DATA LISTING
---

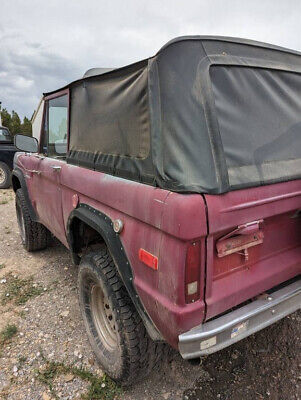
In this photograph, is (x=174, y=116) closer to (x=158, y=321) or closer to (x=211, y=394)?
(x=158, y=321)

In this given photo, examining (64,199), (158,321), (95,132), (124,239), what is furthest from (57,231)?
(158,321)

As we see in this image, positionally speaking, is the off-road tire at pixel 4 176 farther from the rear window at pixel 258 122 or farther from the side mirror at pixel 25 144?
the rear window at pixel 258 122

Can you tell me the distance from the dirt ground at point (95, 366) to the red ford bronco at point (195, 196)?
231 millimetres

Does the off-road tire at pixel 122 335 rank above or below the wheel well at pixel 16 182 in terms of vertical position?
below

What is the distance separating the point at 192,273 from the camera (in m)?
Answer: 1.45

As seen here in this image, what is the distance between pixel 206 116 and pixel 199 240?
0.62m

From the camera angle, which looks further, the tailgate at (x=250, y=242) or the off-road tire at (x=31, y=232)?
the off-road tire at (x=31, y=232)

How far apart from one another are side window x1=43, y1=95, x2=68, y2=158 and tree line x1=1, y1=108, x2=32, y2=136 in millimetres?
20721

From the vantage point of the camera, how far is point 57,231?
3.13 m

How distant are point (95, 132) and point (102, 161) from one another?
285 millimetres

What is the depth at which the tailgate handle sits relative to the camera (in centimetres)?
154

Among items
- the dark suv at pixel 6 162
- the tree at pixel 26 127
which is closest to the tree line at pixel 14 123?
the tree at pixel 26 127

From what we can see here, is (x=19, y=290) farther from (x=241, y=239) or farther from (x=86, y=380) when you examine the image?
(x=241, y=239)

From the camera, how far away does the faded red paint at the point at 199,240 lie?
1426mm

---

SET PROBLEM
Carry over the lines beginning with the one that contains "From the camera, how" and continuing through the last line above, requests included, with 55 added to every distance in the answers.

TASK SOLUTION
From the camera, how far away does the faded red paint at the point at 199,240 lie?
1481mm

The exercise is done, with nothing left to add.